Ahem. But back to my topic. So yeah... I'm interested in that stuff. What are the ranges that Le Reve deal with? Aromatherapy, skincare, and perfume. What is Le Reve about? Getting other people interested, or more to the point, playing on their interest. Telling people about this stuff, making sales, making money (heh, lets not beat around the bush).
I never used to be completely comfortable with talking in front of big groups of people. I don't know if this would come as a surprise to anyone, but I can be pretty reserved. When I first started directing, I hid behind other people (only at first, mind you - now I'm being accused of taking over too much, but that's a whole other story...)... now I get a thrill from talking in front of groups of people - at least, about stuff that I'm confident about.
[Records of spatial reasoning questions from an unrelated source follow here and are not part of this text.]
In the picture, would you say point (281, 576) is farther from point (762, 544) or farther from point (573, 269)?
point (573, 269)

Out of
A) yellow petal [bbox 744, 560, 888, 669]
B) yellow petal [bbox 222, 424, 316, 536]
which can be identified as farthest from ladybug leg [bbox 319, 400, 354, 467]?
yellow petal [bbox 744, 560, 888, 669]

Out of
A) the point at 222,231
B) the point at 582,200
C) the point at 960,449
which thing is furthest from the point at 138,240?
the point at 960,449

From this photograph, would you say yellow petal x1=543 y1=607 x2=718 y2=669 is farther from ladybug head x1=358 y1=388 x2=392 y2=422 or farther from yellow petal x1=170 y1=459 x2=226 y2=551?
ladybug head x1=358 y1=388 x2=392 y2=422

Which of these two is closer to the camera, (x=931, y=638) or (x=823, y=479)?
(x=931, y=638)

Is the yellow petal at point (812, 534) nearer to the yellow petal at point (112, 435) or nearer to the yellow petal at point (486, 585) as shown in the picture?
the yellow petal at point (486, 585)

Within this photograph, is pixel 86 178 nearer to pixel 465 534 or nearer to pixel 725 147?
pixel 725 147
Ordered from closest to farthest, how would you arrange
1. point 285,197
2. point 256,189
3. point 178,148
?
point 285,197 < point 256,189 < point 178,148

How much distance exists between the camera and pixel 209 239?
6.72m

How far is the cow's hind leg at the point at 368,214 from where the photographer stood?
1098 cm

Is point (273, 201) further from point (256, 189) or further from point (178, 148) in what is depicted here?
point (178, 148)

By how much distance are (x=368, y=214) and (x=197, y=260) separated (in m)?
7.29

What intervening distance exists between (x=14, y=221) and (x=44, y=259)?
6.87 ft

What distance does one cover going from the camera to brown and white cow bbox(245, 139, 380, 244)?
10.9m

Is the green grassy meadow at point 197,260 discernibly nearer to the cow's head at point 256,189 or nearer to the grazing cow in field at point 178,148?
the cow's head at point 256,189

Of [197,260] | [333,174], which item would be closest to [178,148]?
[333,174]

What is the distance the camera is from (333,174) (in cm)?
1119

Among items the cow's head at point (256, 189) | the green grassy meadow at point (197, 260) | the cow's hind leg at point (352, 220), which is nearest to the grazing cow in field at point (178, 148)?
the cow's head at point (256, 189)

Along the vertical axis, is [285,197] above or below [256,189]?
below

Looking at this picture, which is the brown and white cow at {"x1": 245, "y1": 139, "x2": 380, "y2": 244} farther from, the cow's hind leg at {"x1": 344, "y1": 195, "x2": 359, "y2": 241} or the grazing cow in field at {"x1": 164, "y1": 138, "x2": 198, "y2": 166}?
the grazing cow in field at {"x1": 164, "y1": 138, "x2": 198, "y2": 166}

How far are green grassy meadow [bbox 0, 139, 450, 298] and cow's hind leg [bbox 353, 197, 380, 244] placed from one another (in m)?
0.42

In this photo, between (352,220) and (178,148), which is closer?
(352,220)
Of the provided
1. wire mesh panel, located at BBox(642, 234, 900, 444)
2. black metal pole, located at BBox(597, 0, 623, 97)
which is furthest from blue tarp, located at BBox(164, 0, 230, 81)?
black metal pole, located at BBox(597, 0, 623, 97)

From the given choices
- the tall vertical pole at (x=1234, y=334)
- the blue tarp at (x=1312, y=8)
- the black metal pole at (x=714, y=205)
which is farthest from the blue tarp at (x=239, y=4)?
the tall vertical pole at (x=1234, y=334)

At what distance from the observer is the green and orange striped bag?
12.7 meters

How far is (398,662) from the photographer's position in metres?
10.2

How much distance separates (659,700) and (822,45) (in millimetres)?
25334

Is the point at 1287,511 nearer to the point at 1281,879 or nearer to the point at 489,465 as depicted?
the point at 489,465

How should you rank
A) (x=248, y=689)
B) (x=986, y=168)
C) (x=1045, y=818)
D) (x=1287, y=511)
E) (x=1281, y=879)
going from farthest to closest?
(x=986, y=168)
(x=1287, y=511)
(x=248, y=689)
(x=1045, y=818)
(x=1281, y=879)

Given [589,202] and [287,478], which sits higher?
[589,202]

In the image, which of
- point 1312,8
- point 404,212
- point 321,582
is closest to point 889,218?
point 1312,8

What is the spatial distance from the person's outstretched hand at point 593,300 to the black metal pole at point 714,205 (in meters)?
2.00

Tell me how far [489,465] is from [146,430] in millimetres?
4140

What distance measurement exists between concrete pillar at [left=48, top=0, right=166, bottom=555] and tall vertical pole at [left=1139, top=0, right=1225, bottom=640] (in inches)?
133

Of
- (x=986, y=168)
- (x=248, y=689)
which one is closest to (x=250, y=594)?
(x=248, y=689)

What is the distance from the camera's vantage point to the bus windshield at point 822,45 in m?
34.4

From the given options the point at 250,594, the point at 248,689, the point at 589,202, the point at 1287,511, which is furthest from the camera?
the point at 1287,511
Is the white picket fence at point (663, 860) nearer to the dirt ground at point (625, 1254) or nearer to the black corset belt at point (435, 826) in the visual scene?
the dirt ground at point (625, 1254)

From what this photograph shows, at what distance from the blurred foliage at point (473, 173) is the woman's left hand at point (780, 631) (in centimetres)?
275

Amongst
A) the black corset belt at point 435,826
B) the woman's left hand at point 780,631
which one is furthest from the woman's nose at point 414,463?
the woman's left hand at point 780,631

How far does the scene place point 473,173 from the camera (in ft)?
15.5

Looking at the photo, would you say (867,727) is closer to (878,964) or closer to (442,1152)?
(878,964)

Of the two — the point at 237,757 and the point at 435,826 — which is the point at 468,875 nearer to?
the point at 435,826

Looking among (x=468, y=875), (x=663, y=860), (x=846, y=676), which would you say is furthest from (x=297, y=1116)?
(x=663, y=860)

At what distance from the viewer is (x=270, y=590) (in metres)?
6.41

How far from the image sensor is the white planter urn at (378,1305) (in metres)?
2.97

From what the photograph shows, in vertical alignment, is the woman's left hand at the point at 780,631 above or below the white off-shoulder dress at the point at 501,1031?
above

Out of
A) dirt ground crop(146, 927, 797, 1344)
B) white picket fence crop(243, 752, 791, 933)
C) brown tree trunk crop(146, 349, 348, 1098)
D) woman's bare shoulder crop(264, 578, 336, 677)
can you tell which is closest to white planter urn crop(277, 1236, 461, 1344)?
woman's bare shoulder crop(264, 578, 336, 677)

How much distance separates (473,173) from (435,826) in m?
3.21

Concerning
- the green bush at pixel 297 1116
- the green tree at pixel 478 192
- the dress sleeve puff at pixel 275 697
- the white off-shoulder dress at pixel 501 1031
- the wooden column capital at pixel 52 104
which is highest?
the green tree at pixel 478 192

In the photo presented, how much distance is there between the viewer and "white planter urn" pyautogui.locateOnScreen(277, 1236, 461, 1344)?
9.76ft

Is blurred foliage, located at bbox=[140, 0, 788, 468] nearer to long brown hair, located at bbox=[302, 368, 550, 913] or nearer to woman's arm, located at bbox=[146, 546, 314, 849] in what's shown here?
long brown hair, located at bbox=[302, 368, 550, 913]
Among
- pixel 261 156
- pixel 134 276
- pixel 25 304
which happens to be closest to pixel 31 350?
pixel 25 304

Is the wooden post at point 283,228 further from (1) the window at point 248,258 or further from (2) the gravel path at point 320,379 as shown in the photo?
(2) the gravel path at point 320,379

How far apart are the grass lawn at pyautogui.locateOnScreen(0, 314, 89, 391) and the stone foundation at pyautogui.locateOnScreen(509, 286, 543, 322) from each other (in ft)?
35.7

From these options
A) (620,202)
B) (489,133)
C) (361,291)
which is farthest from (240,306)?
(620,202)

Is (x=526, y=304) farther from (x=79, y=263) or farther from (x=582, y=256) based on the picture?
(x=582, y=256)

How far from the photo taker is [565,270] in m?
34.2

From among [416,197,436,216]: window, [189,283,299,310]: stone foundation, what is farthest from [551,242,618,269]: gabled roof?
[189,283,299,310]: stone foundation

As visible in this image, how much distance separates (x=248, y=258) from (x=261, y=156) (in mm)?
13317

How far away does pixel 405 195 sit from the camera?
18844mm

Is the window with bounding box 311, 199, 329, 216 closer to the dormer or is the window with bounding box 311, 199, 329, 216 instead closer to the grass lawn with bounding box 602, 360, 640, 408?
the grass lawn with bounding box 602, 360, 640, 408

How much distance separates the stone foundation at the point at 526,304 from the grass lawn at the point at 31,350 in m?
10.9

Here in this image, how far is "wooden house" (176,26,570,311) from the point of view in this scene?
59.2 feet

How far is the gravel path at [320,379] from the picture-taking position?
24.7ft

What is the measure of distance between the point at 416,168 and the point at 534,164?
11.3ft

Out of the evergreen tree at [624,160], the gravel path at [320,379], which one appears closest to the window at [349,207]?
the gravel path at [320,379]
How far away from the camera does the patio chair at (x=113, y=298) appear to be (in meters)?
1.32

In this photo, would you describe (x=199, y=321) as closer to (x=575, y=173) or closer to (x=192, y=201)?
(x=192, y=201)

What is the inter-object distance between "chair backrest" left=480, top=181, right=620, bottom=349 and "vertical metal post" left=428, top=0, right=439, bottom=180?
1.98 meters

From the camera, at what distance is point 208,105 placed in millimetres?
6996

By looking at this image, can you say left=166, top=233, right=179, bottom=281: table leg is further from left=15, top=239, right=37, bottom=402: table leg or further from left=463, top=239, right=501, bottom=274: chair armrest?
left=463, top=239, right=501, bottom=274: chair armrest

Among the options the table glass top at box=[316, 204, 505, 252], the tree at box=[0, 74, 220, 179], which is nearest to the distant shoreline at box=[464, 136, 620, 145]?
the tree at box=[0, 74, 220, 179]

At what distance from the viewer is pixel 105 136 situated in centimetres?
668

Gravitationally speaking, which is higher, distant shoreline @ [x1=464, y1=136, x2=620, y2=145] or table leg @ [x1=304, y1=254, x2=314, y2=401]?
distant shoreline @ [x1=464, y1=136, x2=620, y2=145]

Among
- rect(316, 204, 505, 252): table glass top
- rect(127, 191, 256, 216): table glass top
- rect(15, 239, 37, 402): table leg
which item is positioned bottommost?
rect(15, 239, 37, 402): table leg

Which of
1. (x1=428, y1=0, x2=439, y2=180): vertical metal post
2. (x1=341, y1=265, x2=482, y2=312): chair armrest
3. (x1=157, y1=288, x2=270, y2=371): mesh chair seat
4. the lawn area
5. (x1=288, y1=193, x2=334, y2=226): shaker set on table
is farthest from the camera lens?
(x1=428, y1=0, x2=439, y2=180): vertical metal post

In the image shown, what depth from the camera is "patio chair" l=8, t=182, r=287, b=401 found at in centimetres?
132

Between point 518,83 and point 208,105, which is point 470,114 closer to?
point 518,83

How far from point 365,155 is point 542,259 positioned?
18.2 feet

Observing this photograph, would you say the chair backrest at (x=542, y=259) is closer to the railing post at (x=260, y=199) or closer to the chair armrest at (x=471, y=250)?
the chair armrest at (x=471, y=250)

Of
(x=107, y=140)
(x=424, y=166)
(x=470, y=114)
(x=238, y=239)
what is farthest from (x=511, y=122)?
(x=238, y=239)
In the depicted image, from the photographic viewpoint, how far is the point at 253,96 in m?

My point being, I could definitely do this party stuff. The only thing I'm not sure about is the whole... selling aspect. I don't like being a sales person (which is probably why I'm only on the registers at work, and not on the floor trying to make people buy $500 golf sets...), and I don't like shoving opinions down someone's throat. Ideas, yes. Opinions, no. So this could be an interesting test of principles.
Some other reasons for why I'm considering this Le Reve job... it's extra money. For example: for doing 2 parties each week, you can earn $800 a month. Not too bad for what, 6 hours work?! It's about what I earn working at Rebel, for doing 16 hours or so a week. Of course, I'd keep working at Rebel, because you have no idea how these things could turn out. But I'm trying to save to go overseas next year, and I have a feeling that next semester at Uni, money worries are going to crop up again. If I had some extra money to fall back on, to go into Savings, or pay for textbooks, or whatever... I could stop worrying about money so much. And wouldn't that be a wonderful feeling.
And who knows? Maybe I need to get out and do more things that interest me, so that I can stop feeling as though I have no real purpose in life. I have my drama, but that doesn't seem to be enough. This sort of thing could be incredibly self- empowering, and even if it doesn't work out, it would give me an idea at least. You should never wipe out options until you've tried them. That's my theory, anyway.
However, my only other worry is the time issue... I've been well-known for over commiting myself and having nervous breakdowns towards the end of every semester for the last year and a half (or longer?)... However, if I organise myself well (and how often have I said that?!)... and plus, if it can help offset some of my money worries, maybe I wouldn't have to work at Rebel as much... so maybe it will all work out that way.
So I'll go to the training night next Monday, and I'll take it from there. Maybe it will be for me, or maybe it won't, but I can only try. Right?